Nous sommes encore en pleine nuit et Marc écrit : « Le soleil étant déjà levé ! » Cela ne veut rien dire, sauf s’il s’agit du soleil de Justice annoncé par Dieu qui se lèverait un jour sur les ténèbres de notre monde. Mais continuons l’enquête, les femmes se demandaient qui allait leur rouler la pierre du tombeau qui, au dire de Marc, était fort lourde. Mais en arrivant, elles voient que la pierre, de fait, est déjà roulée et la tombe ouverte.
Elles entrent et tombent nez-à-nez avec un jeune homme vêtu de blanc ! Mais qui est donc ce jeune homme ? Une enquête s’impose. Dans l’évangile de Marc, nous ne rencontrons un jeune homme qu’une seule autre fois dans tout l’évangile, au moment de l’arrestation de Jésus. Dans les autres évangiles, il y a une autre mention d’un jeune homme, un jeune homme fort riche qui vient demander à Jésus ce qu’il doit faire pour avoir la Vie. Chez Marc, ce jeune homme est devenu un homme, l’évangéliste a volontairement gardé ce mot pour désigner le jeune homme qui était là dans le jardin au moment de l’arrestation de Jésus. Il était vêtu d’un drap et laissant le drap, il s’en alla tout nu ! Et nous retrouvons un jeune homme dans le tombeau vide de Jésus. De plus, l’enquête précise que le mot utilisé pour désigner le vêtement de ce jeune homme à Gethsémani est le même que le mot utilisé pour désigner le drap dans lequel on enveloppa le corps mort de Jésus. Tous ces détails nous sont devenus incompréhensibles, mais dans les premiers siècles de l’Église, leur signification était évidente : les catéchumènes au cours de la semaine sainte se rassemblaient tous vêtus d’un simple drap, comme des esclaves, car ils étaient encore esclaves du péché. Devant l’évêque et les prêtres, ils s’engageaient alors à renoncer à leur esclavage pour adhérer au Christ. Alors, dans la nuit de Pâques, ils descendaient quasiment nus dans les piscines baptismales et en sortant des eaux, ils étaient revêtus d’un vêtement blanc et ils étaient appelés « néaniskoi », « les jeunes hommes », les nouveaux baptisés de Pâques.

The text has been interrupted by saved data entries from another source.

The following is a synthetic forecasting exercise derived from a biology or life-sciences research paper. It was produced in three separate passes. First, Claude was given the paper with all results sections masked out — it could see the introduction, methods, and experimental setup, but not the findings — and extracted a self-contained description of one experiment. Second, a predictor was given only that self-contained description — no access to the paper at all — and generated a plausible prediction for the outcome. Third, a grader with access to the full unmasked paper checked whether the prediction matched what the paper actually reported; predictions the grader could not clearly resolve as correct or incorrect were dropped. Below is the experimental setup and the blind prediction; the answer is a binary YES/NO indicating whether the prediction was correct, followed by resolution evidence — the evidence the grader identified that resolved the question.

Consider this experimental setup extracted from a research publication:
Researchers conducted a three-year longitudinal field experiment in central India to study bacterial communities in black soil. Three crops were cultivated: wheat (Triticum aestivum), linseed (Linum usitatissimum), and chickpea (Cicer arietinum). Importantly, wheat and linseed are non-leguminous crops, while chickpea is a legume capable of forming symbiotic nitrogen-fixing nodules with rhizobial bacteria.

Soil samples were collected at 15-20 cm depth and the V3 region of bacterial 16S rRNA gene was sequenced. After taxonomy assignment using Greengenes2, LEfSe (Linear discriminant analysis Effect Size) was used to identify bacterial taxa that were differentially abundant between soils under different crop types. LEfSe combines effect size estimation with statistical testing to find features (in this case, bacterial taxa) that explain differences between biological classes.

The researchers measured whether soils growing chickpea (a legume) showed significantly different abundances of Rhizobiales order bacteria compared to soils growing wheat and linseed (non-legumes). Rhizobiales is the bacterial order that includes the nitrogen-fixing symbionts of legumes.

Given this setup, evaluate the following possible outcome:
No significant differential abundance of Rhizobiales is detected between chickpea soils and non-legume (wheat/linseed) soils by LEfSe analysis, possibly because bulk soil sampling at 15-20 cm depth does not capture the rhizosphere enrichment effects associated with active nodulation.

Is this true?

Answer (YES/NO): NO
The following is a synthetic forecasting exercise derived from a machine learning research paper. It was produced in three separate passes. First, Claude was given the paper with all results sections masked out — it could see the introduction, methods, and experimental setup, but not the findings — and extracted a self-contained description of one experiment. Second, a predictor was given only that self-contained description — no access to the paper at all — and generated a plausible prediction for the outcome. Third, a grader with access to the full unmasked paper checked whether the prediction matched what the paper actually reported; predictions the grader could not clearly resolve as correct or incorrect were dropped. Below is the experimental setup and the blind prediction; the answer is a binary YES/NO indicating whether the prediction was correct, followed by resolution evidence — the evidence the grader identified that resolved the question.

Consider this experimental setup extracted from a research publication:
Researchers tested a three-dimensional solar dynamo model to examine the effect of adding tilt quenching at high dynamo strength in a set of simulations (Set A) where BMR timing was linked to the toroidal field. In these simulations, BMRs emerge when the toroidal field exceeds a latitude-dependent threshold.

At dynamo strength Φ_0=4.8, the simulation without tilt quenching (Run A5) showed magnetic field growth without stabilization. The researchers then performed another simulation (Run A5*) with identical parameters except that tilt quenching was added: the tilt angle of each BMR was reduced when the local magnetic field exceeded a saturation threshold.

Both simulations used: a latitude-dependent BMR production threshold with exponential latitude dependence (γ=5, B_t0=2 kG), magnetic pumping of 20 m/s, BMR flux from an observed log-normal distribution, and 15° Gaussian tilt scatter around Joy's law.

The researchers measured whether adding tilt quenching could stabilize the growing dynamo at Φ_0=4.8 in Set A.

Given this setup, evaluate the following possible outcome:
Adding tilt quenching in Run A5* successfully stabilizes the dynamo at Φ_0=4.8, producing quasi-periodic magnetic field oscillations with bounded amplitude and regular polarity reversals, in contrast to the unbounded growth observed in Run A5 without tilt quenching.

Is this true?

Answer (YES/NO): NO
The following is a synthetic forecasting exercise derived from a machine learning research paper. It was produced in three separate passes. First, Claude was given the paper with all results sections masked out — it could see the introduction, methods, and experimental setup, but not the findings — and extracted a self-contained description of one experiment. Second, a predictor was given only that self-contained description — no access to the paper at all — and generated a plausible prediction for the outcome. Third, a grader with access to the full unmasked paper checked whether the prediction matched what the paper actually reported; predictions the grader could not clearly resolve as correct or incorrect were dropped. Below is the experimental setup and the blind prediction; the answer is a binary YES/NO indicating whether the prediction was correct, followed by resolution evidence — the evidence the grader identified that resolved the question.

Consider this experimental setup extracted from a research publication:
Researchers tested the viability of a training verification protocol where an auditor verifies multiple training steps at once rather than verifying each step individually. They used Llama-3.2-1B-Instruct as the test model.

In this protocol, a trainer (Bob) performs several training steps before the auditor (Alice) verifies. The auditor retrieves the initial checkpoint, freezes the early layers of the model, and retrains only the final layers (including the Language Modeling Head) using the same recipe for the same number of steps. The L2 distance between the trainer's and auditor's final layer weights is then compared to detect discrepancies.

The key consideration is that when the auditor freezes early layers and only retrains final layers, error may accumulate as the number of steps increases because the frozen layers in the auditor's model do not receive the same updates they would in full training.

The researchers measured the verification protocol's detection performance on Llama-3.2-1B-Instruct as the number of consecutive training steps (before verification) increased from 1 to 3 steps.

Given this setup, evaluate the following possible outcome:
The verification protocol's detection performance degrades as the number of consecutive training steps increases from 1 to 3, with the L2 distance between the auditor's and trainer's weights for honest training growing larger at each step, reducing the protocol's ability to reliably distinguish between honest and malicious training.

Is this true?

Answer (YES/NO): YES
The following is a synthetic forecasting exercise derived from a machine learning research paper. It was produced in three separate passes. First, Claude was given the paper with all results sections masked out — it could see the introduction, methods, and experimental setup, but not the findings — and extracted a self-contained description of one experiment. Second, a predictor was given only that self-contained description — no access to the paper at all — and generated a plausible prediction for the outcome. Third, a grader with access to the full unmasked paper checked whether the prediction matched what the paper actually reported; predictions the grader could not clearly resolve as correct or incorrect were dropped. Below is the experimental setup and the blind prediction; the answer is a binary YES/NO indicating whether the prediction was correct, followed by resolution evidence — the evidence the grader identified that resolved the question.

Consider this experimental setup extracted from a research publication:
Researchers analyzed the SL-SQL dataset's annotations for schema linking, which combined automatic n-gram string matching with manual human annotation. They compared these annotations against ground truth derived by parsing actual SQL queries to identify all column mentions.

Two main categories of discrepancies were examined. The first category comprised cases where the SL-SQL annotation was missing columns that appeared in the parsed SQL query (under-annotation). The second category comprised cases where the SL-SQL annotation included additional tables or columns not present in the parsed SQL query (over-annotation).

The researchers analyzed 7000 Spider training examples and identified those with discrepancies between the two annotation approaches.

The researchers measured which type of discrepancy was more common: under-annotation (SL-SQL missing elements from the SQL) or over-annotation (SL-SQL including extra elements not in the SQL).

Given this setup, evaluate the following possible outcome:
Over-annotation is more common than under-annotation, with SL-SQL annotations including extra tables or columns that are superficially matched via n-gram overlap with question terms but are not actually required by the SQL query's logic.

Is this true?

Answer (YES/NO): NO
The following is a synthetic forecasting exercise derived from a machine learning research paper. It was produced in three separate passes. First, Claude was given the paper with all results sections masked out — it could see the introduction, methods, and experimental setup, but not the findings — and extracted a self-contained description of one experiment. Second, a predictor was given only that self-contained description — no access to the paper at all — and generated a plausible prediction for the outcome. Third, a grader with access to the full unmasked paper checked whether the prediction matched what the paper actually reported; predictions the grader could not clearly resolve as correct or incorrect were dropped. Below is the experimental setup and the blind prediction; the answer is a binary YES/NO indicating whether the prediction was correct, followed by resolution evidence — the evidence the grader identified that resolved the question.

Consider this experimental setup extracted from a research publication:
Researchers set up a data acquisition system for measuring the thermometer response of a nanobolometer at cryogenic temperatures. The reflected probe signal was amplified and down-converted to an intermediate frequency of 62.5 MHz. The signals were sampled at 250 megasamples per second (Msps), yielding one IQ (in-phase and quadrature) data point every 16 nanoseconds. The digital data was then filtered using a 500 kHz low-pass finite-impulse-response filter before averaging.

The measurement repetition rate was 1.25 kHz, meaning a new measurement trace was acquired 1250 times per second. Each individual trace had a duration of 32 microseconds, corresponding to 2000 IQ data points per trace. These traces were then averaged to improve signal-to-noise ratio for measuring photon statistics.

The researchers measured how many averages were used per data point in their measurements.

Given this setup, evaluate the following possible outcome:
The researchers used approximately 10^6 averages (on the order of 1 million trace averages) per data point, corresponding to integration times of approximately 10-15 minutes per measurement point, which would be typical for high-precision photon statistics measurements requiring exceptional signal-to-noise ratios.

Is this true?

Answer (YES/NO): NO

Alors, l’évangile de Marc devient compréhensible : le message de Pâques est désormais confié aux nouveaux baptisés. Ils étaient esclaves du péché, le Christ est mort à leur place pour les libérer de leur esclavage et leur donner de naître à une vie nouvelle, ils sont désormais transfigurés en Christ, vivant et rayonnant de sa vie de Ressuscité. Les femmes reçoivent le message du jeune homme vêtu de blanc : « Il est ressuscité, allez dire à Pierre et aux autres : il est vivant et il vous précède en Galilée, c’est là que vous le verrez ». Les femmes s’en allèrent et ne dirent rien à personne, mais cela n’a pas d’importance, car maintenant, le message de Pâques est confié aux nouveaux baptisés. Ils doivent maintenant en témoigner : « Jésus est vivant, il vous précède dans la Galilée de votre vie quotidienne, c’est là que vous le rencontrerez ! » De fait, la Galilée était pour Pierre et les autres, le lieu de leur vie quotidienne, et cela est vrai pour nous tous : Jésus ressuscité nous attend dans notre vie quotidienne, c’est là que nous le rencontrerons. Les baptisés doivent tous en témoigner.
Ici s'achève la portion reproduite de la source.